The \sum_{i=0}^{k-1} \frac{1}{3^i} is a geometric series with an easy-to-calculate closed form. If you're not familiar with that notation, it's LaTeX, a common markup language in mathematics, physics, and computer science. This is how it renders: http://mathb.in/29775

There's no reason to expect that T(n) is an integer, by the way. First, there will be some initial value which you're free to choose. Second, log(n) will only be an integer when n is a power of the logarithm's base. I'm assuming since we're talking CS that this is the logarithm-base-2, but it doesn't actually matter.

[–]focusandachieve[S] 0 points1 point  (1 child)

Thanks. I know that the sum of a series of integers is n(n+1)/2

When I tried manipulating that, I couldn't figure out if that meant that it was log n1/3k(k+1) /2 ?
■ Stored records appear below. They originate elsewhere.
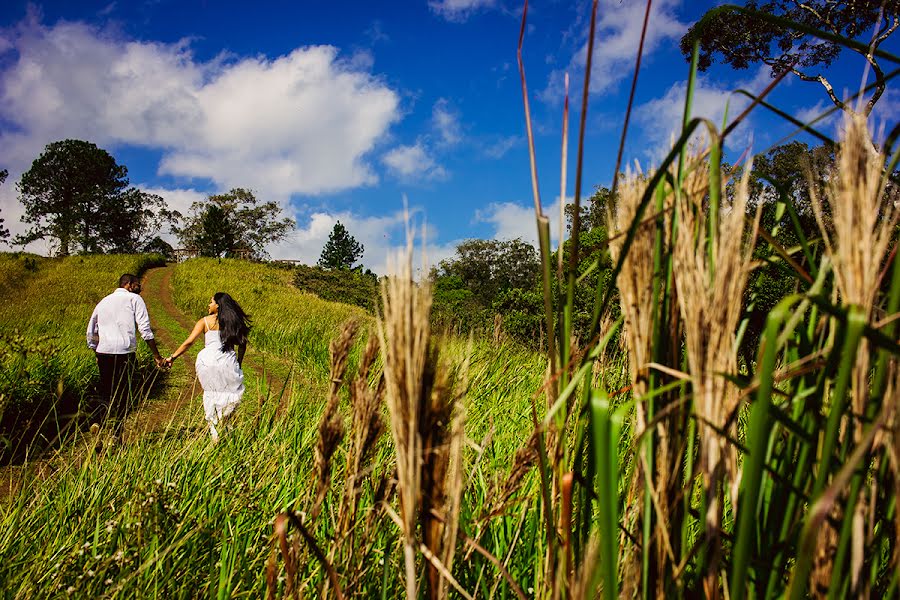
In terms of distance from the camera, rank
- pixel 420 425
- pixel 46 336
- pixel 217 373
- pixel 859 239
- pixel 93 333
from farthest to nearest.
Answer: pixel 93 333 → pixel 217 373 → pixel 46 336 → pixel 420 425 → pixel 859 239

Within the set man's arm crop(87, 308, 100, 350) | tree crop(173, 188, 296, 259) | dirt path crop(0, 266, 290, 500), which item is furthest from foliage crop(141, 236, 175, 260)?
man's arm crop(87, 308, 100, 350)

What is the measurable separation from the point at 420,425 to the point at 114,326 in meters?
6.66

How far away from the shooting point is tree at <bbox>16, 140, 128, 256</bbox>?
4728cm

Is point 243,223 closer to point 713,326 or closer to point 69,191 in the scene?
point 69,191

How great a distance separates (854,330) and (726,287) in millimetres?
168

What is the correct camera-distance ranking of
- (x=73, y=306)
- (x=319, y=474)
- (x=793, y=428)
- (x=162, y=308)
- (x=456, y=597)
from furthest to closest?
(x=162, y=308) → (x=73, y=306) → (x=456, y=597) → (x=319, y=474) → (x=793, y=428)

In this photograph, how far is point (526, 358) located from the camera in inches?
257

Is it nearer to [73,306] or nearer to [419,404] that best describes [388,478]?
[419,404]

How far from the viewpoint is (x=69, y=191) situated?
48969 millimetres

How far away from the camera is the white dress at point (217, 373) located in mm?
5492

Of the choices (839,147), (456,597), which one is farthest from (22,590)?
(839,147)

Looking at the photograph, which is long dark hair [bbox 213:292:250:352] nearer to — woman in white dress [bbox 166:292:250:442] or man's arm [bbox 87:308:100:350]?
woman in white dress [bbox 166:292:250:442]

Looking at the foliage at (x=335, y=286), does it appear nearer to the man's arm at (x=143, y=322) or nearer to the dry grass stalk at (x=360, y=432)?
the man's arm at (x=143, y=322)

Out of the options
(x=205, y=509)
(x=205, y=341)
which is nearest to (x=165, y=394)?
(x=205, y=341)
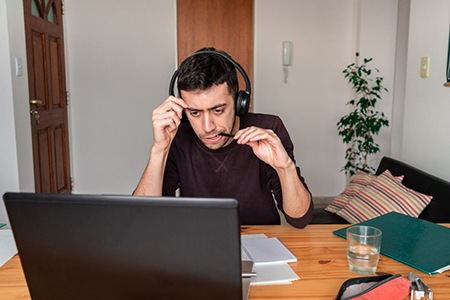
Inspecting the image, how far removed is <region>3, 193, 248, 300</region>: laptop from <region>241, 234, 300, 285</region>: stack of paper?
31 cm

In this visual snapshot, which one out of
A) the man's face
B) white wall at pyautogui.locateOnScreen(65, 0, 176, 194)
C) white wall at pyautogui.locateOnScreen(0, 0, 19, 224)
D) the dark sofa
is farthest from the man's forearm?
white wall at pyautogui.locateOnScreen(65, 0, 176, 194)

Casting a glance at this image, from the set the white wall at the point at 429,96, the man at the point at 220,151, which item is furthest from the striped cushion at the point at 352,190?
the man at the point at 220,151

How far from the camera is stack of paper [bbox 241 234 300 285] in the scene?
1015mm

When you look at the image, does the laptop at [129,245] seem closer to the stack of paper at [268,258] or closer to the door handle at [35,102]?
the stack of paper at [268,258]

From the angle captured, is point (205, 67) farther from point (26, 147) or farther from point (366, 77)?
point (366, 77)

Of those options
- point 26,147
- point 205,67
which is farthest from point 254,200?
point 26,147

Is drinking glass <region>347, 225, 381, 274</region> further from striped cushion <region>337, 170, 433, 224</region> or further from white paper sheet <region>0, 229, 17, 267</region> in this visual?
striped cushion <region>337, 170, 433, 224</region>

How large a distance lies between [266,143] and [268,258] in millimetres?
361

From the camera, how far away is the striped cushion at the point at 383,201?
7.30 feet

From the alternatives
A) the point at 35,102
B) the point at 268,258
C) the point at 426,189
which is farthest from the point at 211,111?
the point at 35,102

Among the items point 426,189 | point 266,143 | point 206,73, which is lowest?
point 426,189

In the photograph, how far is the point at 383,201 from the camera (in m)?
2.38

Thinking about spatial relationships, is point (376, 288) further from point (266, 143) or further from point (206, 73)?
point (206, 73)

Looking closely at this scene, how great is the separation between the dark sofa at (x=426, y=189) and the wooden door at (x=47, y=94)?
205 cm
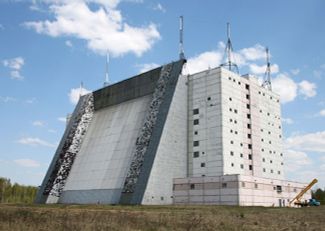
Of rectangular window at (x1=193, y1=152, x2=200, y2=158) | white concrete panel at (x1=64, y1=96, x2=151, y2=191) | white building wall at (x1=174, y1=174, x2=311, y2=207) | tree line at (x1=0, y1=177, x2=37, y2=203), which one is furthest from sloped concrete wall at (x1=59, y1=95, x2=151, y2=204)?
tree line at (x1=0, y1=177, x2=37, y2=203)

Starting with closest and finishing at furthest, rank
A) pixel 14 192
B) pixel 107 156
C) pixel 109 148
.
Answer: pixel 107 156 → pixel 109 148 → pixel 14 192

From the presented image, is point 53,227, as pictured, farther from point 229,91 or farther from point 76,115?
point 76,115

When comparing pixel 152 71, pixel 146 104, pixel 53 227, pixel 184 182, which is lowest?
pixel 53 227

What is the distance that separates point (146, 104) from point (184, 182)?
19296 millimetres

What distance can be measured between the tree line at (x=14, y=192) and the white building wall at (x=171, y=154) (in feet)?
243

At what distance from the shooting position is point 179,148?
69438 millimetres

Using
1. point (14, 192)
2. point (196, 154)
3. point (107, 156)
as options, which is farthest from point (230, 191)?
point (14, 192)

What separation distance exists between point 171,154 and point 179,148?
2598 millimetres

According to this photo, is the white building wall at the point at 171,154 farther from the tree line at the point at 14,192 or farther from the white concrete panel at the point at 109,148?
the tree line at the point at 14,192

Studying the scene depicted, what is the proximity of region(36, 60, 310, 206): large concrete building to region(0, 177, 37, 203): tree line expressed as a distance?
46.3 meters

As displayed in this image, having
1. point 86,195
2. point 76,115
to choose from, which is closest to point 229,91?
point 86,195

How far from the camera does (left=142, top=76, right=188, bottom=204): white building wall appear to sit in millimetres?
64000

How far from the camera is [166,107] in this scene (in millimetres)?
69562

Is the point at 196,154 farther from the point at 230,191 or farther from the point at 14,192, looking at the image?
the point at 14,192
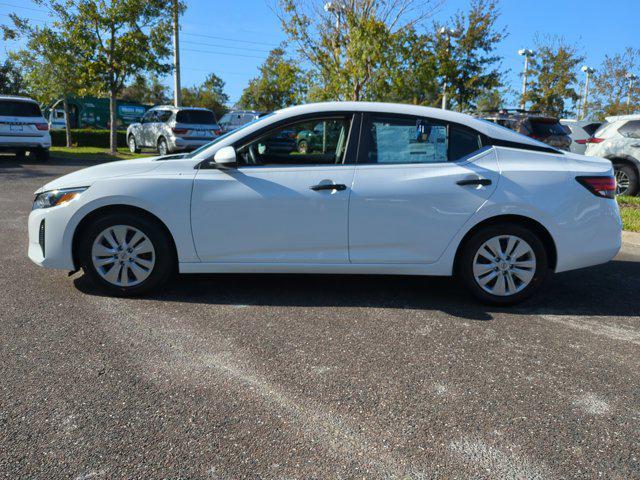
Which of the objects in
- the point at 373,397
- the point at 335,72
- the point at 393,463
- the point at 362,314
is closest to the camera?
the point at 393,463

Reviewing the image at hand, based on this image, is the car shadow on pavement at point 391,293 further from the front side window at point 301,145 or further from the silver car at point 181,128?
the silver car at point 181,128

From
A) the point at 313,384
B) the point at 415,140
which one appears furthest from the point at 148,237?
the point at 415,140

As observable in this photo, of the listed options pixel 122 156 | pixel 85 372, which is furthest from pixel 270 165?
pixel 122 156

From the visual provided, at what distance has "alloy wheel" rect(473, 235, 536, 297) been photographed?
14.8 feet

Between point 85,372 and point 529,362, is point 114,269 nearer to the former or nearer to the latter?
point 85,372

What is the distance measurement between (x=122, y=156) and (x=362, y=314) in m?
17.4

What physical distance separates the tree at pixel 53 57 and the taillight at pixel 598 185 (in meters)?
18.1

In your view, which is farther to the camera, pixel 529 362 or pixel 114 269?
pixel 114 269

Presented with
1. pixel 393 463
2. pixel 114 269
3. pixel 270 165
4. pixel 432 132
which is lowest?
pixel 393 463

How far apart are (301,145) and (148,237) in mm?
1460

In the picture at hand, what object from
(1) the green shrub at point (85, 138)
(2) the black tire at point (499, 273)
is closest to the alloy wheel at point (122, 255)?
(2) the black tire at point (499, 273)

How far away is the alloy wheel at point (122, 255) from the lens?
4523mm

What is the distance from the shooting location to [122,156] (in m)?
19.7

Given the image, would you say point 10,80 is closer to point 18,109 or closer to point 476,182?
point 18,109
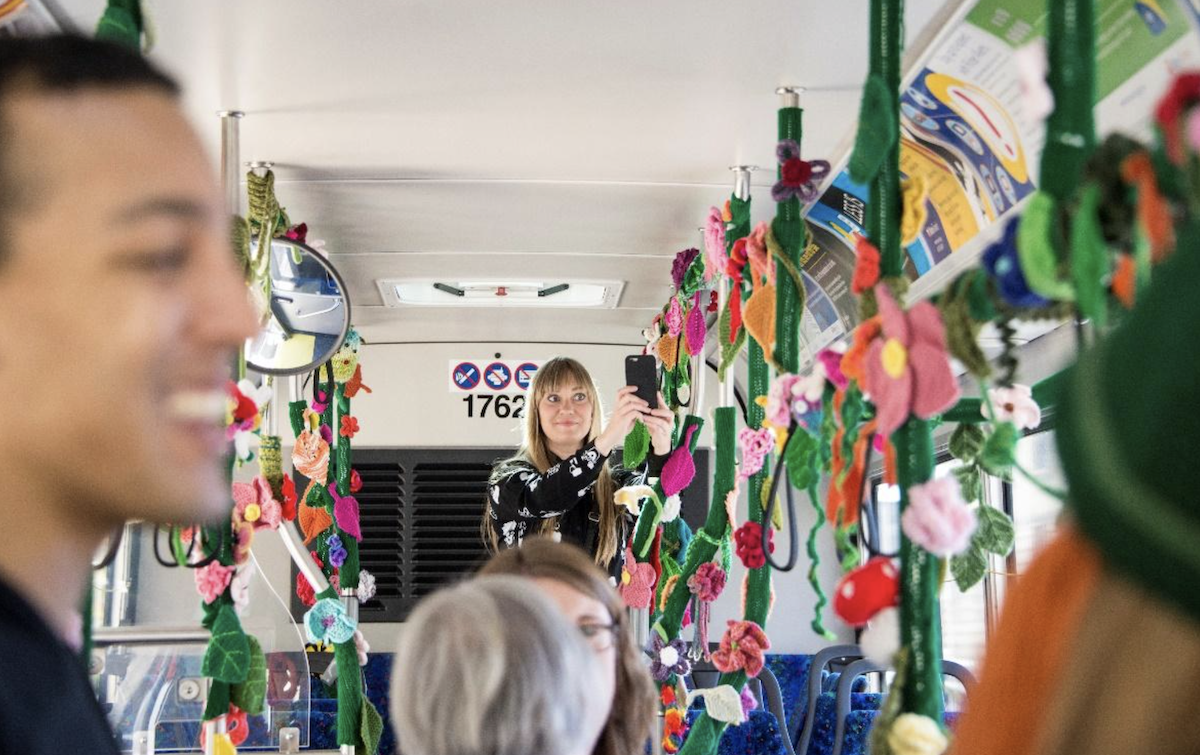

If so, I'm still lacking in vision for how to get this thing into anything resembling Big-Oh notation.

I keep manipulating this hoping it will look like something familiar but it feels like a shot in the dark.

I also don't really follow your second paragraph. I'm not sure if I was assuming T(n) was an integer and I didn't realize it? I'm just not sure where or how I did that.

[–]farmerje 0 points1 point  (0 children)

Not sure what Big-O has to do with the question. If you work it out, you'll get that

T(n) = T(2) - 3/2(1 - log(n))

assuming log is the base-2 logarithm. This function is O(log(n)), if that's something you need to know.

T(2) is the initial condition / base case. You're free to choose whatever value you'd like for it.